TO BE DONE:
1) Can you rewrite the meetup announcement from "Ideally read all" to "adjust for this?", with "warning signs" in place of "canaries"?
2) Could you continue the meetup announcement from its final line?

EXCERPTED TEXT:
○ ○ ○

Meet inside The Shops at Waterloo Town Square - we will congregate in the indoor seating area next to the Your Independent Grocer with the trees sticking out in the middle of the benches (pic) at 7:00 pm for 15 minutes, and then head over to my nearby apartment's amenity room. If you've been around a few times, feel free to meet up at the front door of the apartment at 7:30 instead.
Sorry Guys I'm Gatekeeping This One
This topic benefits an unusual amount from the attendees being familiar and comfortable with each other enough to engage in earnest dialogue. For that reason, attendance will be restricted to people with the "irregular" and "regular" roles in the discord, and others may be turned away at the door. Apologies to the newbies and the errants who might be interested in this topic!
If this one goes well, I will likely have more restricted events in the future. If you become more of a familiar face to us over the next couple of months, you can attend the next one :)
If you are unsure if you are welcome to attend this meetup, feel free to message me here or in the discord.
Description
This week, we'll be taking a look at a few pieces from or about the modern (post-2020s) dissident right, and considering if there are any interesting or useful takeaways.
Readings
I feel an unusually strong need to stick a disclaimer here that assigning readings in no way means that the viewpoints contained in the readings are endorsed.
Ideally read all three, but if you're short on time, focus on the Laurenson piece.
Supplemental:
Discussion Questions
Here are some sample discussion questions, but feel free to depart from the letter of them if there's a more interesting answer to an adjacent question:
- Laurenson documents extensive evidence that mainstream media systematically downplayed or ignored widespread violence during the 2020 protests. How seriously should we take this? When it comes to journalistic conduct, can you think of bright lines to draw or canaries to notice? What sorts of thresholds have been crossed already, if any? And what can you do personally in your own media diet to adjust for this?
- For those who currently or previously identified as right wing, do you have a "moment that broke you" story?
- The tech founder describes 100% of his founder friends supporting Trump by election day, but many hiding it. Laurenson notes "my hardcore Blue Tribe friends continued arguing that the media was basically honest, but more and more, I had behind-the-scenes conversations about how many of us no longer trusted it." What does widespread preference falsification tell us about the health of our discourse, if anything? Have you ever falsified your preferences? What about?
- Laurenson: "I don’t spent as much time in the movement these days; it’s turned into an echo chamber; racism and sexism are front-and-center, and most of my favorite people have left. But there was a fascinating moment in time when it truly felt like the so-called “dissident right” could discuss almost anything in a sensible way."

○ ○ ○

INFORMATION SUPPLIED:
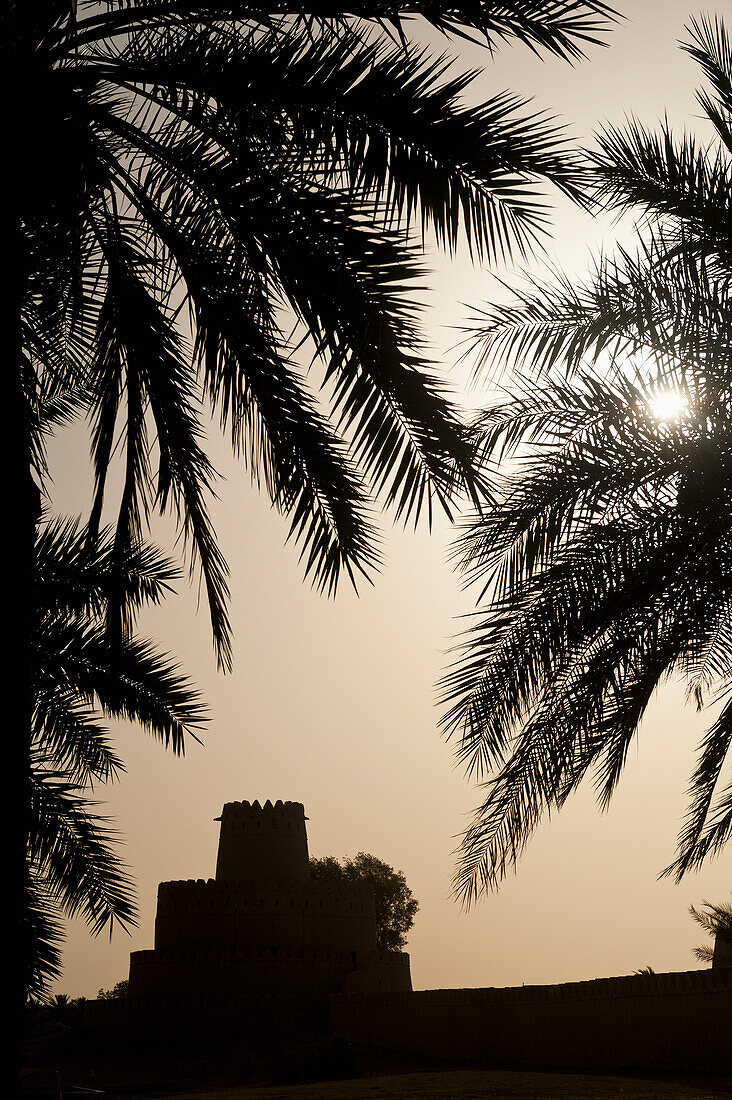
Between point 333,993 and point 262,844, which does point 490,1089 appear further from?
point 262,844

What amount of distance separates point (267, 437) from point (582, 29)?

○ ○ ○

TASK-BY-TASK ANSWERS:
1)
Ideally read all three, but if you're short on time, focus on the Laurenson piece.
Supplemental:
Discussion Questions
Here are some sample discussion questions, but feel free to depart from the letter of them if there's a more interesting answer to an adjacent question:
- Laurenson documents extensive evidence that mainstream media systematically downplayed or ignored widespread violence during the 2020 protests. How seriously should we take this? When it comes to journalistic conduct, can you think of bright lines to draw or warning signs to notice? What sorts of thresholds have been crossed already, if any? And what can you do personally in your own media diet to adjust for this?

2)
Have you ever experienced a space where you felt like almost anything could be discussed in a sensible way? What do you think made those spaces the way they were? If they died or became worse, what happened? - Hanania claims that modern progressive spaces operate by traditionally feminine rather than masculine norms, which are more sophisticated and subtle: "Extreme maleness, i.e., violence, is already stigmatized, and we have developed rules, norms and institutions to deal with “Big Man” behavior... At the same time, society has not yet begun to address the distortive effect female tears have on public life because it’s something relatively new and harder to deal with. Crying during a political debate should be just as stigmatized as throwing a punch, as both make open discourse impossible."
To what extent is this a useful framework? If we were to take it at face value, what might healthy, "gender-balanced" discourse norms look like? - Many of these writers suggest that major institutions (public health, foreign policy, journalism, education) have demonstrably failed in recent years. Given that most of our institutions are less than a century old and undergo major crises regularly, how surprised should we be when any given entity fails in any given decade? In other words, what do you think is a reasonable base rate for failure? What's unusual about this current moment, and what's not?
- A recurring theme is that establishment politics represents stagnation, formalism, and managed decline, while the dissident right at least offers energy and the possibility of change. How fair of a characterization do you think this is, of either side?
- If people and groups really do differ in capabilities and temperaments, how do we build institutions that work for human nature as it is, not as we wish it were? Given that every society in history has grappled with managing different groups with different capabilities and interests, to what extent are we actually facing new problems, and to what extent is this just the latest iteration of ancient challenges? Can we learn anything useful from how past societies handled diversity without modern liberal mores?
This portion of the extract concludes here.